Destination Demand Snapshot

Read outbound China demand direction for one destination in one response.

Returns direction, notable signals, risks, opportunities, and actions.

Example MCP call

json

{
  "jsonrpc": "2.0",
  "id": 1,
  "method": "tools/call",
  "params": {
    "name": "get_destination_demand_snapshot",
    "arguments": {
      "destination": "Tokyo",
      "origin_market": "China",
      "travel_window": "2026-02",
      "audience_segment": "luxury travelers"
    }
  }
}

Example response

json

{
  "insight": "Tokyo is showing rising China outbound movement with supportive destination-spend context.",
  "key_drivers": [
    "Estimated passengers are up versus the prior month.",
    "Shanghai to Tokyo remains the top feeder route.",
    "Destination spend context remains supportive."
  ],
  "recommendation": "Keep Tokyo in the active destination monitoring set and compare it against peer short-haul markets.",
  "confidence": "medium",
  "source_summary": {
    "flight_month": "2026-02",
    "spend_source_month": "2026-02",
    "route_concentration": 0.34
  },
  "cost": {
    "amount_usd": "0.20",
    "billing_basis": "per_request"
  }
}

KOL Shortlist

Generate a creator shortlist with rationale, risk flags, and next steps.

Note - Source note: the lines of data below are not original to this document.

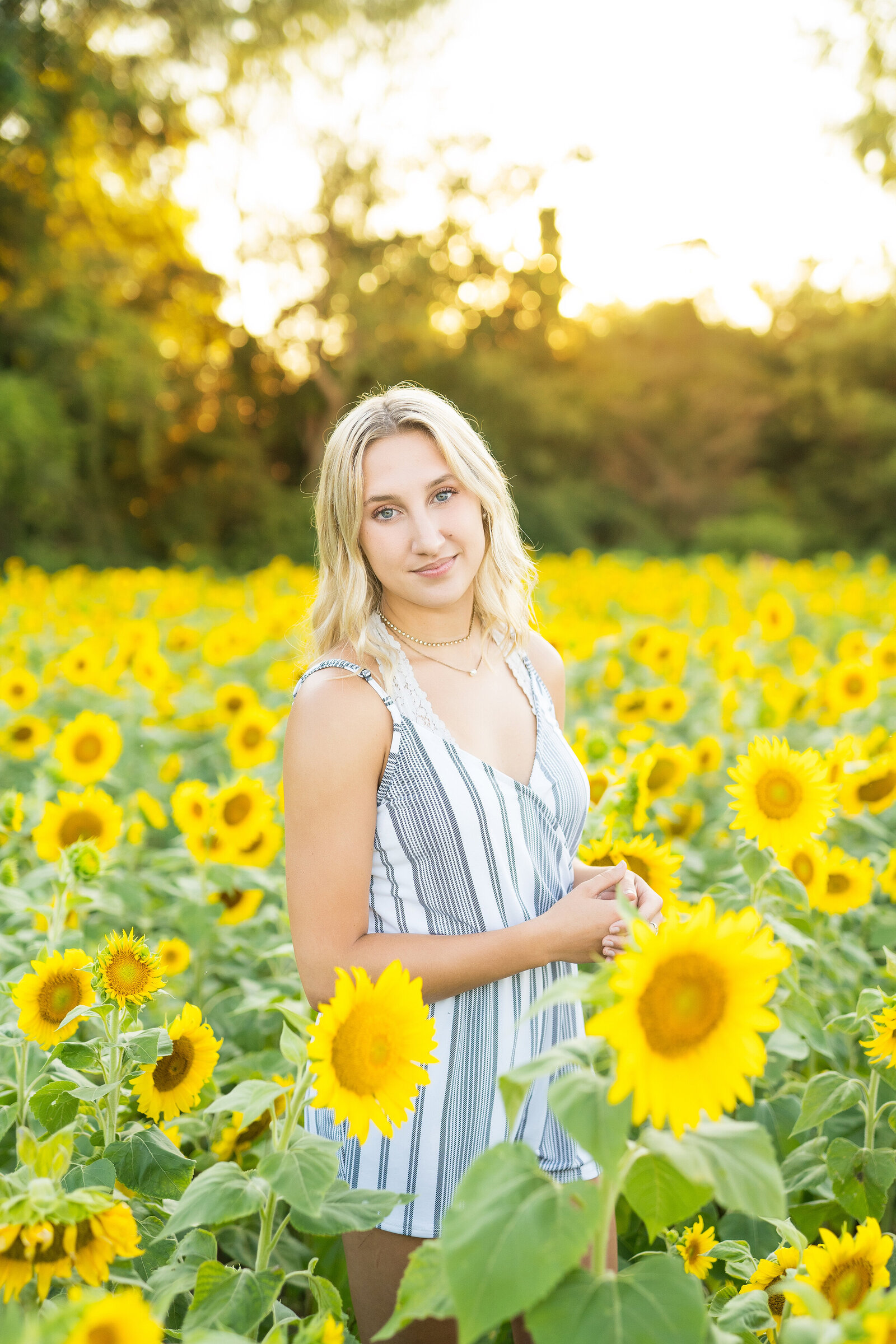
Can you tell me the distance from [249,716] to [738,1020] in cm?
255

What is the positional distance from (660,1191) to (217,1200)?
0.48 meters

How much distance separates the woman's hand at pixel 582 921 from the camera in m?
1.46

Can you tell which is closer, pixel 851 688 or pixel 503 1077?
pixel 503 1077

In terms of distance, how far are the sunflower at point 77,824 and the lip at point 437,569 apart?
1.00 metres

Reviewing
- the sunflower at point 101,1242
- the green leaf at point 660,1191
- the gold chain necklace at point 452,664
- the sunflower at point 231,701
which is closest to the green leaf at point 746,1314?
the green leaf at point 660,1191

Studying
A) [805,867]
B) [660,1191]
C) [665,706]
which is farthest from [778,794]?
[665,706]

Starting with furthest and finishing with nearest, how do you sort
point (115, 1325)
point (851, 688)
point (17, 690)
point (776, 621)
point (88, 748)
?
point (776, 621)
point (17, 690)
point (851, 688)
point (88, 748)
point (115, 1325)

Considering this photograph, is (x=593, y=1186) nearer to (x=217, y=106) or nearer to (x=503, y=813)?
(x=503, y=813)

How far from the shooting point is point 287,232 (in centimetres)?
2078

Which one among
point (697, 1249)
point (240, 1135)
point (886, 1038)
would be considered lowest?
point (697, 1249)

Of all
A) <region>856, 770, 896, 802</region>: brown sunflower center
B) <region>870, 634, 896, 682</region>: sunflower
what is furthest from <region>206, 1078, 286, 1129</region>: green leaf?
<region>870, 634, 896, 682</region>: sunflower

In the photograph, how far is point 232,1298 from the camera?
1.11m

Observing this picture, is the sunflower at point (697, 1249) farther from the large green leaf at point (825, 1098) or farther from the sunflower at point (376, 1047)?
the sunflower at point (376, 1047)

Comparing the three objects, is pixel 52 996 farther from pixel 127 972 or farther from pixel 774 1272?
pixel 774 1272
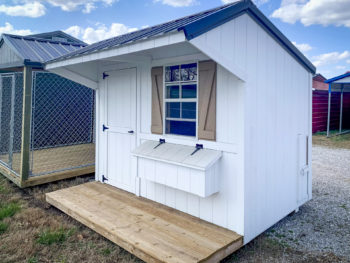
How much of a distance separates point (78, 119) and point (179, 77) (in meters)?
5.17

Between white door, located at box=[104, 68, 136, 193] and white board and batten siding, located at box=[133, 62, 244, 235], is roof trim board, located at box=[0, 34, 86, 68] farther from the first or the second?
white board and batten siding, located at box=[133, 62, 244, 235]

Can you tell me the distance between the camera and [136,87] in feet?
12.6

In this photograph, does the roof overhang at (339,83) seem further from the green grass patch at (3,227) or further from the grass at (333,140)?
the green grass patch at (3,227)

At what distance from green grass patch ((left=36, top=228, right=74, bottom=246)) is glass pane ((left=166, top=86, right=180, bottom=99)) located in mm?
1895

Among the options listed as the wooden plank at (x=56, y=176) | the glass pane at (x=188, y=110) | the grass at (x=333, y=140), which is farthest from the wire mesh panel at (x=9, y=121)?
the grass at (x=333, y=140)

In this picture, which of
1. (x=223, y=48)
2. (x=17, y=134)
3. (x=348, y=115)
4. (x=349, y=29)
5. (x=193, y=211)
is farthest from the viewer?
(x=349, y=29)

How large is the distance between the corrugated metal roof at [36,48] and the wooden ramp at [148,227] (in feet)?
8.03

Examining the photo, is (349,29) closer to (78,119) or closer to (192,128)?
(78,119)

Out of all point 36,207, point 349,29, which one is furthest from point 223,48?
point 349,29

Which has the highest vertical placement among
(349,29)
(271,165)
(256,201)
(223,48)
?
(349,29)

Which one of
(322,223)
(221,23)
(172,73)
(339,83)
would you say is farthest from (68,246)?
(339,83)

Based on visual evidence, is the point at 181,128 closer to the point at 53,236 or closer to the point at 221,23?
the point at 221,23

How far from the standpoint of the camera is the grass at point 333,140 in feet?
32.1

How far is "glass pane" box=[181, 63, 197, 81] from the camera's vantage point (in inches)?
122
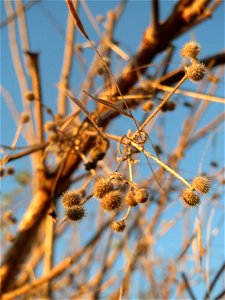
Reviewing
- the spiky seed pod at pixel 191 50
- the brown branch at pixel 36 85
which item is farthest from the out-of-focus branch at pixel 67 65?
the spiky seed pod at pixel 191 50

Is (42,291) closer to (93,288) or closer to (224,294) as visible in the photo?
(93,288)

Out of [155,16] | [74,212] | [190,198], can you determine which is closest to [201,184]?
[190,198]

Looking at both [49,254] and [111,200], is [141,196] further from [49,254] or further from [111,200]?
[49,254]

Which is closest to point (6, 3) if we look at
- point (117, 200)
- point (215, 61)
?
point (215, 61)

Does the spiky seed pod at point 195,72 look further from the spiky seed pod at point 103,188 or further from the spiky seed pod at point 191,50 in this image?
the spiky seed pod at point 103,188

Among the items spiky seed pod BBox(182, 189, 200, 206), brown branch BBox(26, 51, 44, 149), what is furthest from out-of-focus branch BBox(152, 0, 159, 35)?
spiky seed pod BBox(182, 189, 200, 206)

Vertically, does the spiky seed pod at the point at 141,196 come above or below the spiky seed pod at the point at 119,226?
above

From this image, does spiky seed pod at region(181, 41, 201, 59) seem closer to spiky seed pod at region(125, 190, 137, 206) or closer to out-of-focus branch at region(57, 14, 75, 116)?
spiky seed pod at region(125, 190, 137, 206)
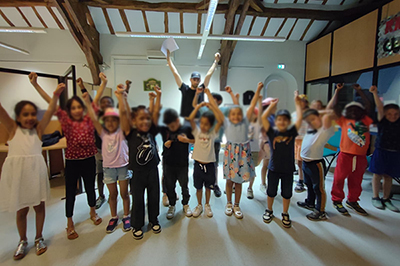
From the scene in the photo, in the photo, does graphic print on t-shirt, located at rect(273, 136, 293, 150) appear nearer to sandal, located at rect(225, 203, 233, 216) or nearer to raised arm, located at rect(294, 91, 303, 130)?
raised arm, located at rect(294, 91, 303, 130)

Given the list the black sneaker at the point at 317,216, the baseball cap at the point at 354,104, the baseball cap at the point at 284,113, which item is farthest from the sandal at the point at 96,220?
the baseball cap at the point at 354,104

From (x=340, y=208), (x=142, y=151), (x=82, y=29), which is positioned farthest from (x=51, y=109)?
(x=82, y=29)

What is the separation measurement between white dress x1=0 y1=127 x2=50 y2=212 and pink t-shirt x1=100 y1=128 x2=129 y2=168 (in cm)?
41

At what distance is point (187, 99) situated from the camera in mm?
1264

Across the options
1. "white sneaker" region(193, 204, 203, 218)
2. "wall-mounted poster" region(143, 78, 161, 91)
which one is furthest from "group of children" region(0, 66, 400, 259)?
"white sneaker" region(193, 204, 203, 218)

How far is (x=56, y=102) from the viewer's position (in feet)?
3.71

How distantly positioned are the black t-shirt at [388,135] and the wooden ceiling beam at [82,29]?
150 inches

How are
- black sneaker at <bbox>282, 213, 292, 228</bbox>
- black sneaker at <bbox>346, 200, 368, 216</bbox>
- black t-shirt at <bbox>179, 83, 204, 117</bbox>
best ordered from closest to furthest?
1. black t-shirt at <bbox>179, 83, 204, 117</bbox>
2. black sneaker at <bbox>282, 213, 292, 228</bbox>
3. black sneaker at <bbox>346, 200, 368, 216</bbox>

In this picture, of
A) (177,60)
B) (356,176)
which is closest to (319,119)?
(356,176)

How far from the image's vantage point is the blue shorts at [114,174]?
1.47 metres

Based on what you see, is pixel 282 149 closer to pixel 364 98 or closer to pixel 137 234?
pixel 364 98

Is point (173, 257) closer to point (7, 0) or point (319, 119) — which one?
point (319, 119)

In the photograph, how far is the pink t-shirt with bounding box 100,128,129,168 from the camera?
1.20 meters

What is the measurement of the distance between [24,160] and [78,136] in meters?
0.37
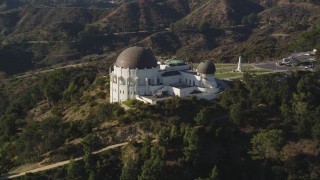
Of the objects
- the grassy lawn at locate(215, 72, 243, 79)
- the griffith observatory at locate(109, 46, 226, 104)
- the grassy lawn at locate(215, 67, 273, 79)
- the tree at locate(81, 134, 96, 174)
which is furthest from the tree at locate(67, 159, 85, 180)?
the grassy lawn at locate(215, 67, 273, 79)

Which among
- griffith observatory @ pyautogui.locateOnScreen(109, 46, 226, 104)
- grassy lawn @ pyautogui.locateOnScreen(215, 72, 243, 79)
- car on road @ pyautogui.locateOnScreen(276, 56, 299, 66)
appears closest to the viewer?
griffith observatory @ pyautogui.locateOnScreen(109, 46, 226, 104)

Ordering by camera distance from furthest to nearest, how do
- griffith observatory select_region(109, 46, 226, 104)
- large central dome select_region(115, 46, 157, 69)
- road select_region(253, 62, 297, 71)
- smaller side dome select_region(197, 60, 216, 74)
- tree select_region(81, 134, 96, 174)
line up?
road select_region(253, 62, 297, 71) → smaller side dome select_region(197, 60, 216, 74) → large central dome select_region(115, 46, 157, 69) → griffith observatory select_region(109, 46, 226, 104) → tree select_region(81, 134, 96, 174)

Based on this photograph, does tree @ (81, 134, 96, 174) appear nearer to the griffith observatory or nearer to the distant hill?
the griffith observatory

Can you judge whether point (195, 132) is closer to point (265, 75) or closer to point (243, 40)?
point (265, 75)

Returns candidate creators, rationale, risks, and next actions.

Example MCP call

json

{
  "jsonrpc": "2.0",
  "id": 1,
  "method": "tools/call",
  "params": {
    "name": "get_kol_shortlist",
    "arguments": {
      "brand_name": "Chanel",
      "category": "beauty",
      "campaign_goal": "launch visibility",
      "platform_focus": ["red"]
    }
  }
}

Example response

json

{
  "insight": "Beauty creator discovery is strongest on RED with a compact high-fit shortlist.",
  "key_drivers": [
    "Current evidence favors mid-tier beauty creators with strong category fit.",
    "RED remains the clearest platform lane for this brief."
  ],
  "recommendation": "Use the shortlist as the starting set for campaign planning, then narrow further by tier or geography.",
  "confidence": "high",
  "source_summary": {
    "provider_lane": "proxy",
    "shortlist_count": 12
  },
  "cost": {
    "amount_usd": "0.45",
    "billing_basis": "per_request"
  }
}

Response model

Designed for decision-ready envelopes, not raw data dumps

Decision-ready outputs lead with `insight`, `key_drivers`, and `recommendation` so an agent can act without re-summarising the response first.

Responses expose `confidence`, `source_summary`, and `cost` so automation layers can reason about evidence strength and budget together.

Metadata is shaped for repeated workflow use instead of one-off reading.